二人は、所持品を金銭もろとも没収されてしまう。
解放された二人は、店に入るが、文無しだ。
マリーがスリを働き、酒を買って、モーガンの部屋に持って来る。
彼女は、自分の国に帰りたいと強く願っている。
彼女からモーガンにキスをする。
モーガンは、文無しになってしまったので、結局、反政府勢力の密航の仕事を引き受けることにする。

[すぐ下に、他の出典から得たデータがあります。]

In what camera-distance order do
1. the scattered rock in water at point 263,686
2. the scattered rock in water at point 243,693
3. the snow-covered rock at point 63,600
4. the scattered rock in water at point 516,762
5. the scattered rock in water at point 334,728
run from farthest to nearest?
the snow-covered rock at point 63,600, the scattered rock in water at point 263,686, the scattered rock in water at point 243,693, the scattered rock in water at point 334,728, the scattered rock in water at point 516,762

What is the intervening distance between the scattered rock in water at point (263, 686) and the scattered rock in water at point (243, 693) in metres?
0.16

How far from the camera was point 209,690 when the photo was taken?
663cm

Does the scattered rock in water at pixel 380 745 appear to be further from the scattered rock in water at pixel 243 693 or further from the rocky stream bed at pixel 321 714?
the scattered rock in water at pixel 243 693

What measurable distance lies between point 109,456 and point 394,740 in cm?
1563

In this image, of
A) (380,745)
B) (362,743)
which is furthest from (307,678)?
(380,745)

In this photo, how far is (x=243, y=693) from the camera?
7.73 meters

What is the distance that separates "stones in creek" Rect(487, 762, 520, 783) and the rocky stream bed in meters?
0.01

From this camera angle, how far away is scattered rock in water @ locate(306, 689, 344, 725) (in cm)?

翌日、ホテルのレストランにいるマリーの基へ、モーガンがやって来る。
「君の分の切符を取って来た」とモーガンはマリーに渡す。
モーガンが港で船を出そうとしているところへ、エディがやって来る。
「今日は連れて行けない」と、モーガンはエディにカネだけ渡す。
長年の相棒を、危険な仕事に巻き込みたくなかったのだ。
しかし、エディは船に潜入していた。
さあ、これからどうなる?
前述のように、政治的背景を知らないとストーリーは理解出来ない。
だが、主役の二人は外国人なので、客観的に見ている。
政治的プロパガンダ映画ではないので、娯楽作品として楽しめるようになっている。
登場人物のキャラクターが、実に巧みに描かれている(特に、エディ)。
今見ても、十分面白い映画だろう。